Doesn’t look like I wrote that morning though. But I had done more than enough writing the days before. That’s how I saw it, I think. I didn’t write it down, so now the moment is gone, and only guessable. The truth can only be written through a moment. Ergo the truth is impossible to write, since if you only write what is in a moment, you are writing about
the o the u and t appearing after the b
and that, even that, is in the past. Though just seconds ago.

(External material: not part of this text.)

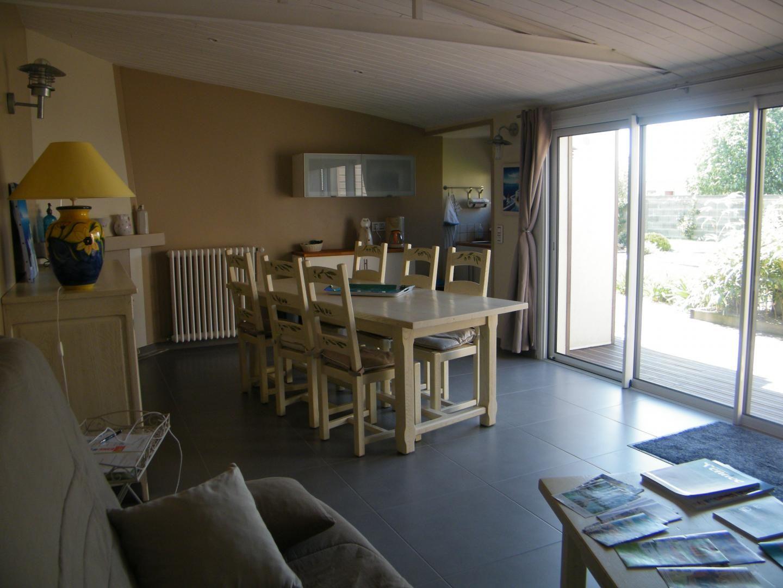 Salle commune, espace petit déjeuner et coin kitchenette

Went for walk with younger kids around the lake, it wasn’t too bad that time, if I remember right (usually they are a couple of banshees, it’s like two wrestling monkeys tumbling atop one another, and you wonder why there are no other moms doing the same, walking their puppies-I-mean-boys before school, just the incessant chatter from Z, asking things like how do
OMG total blank there.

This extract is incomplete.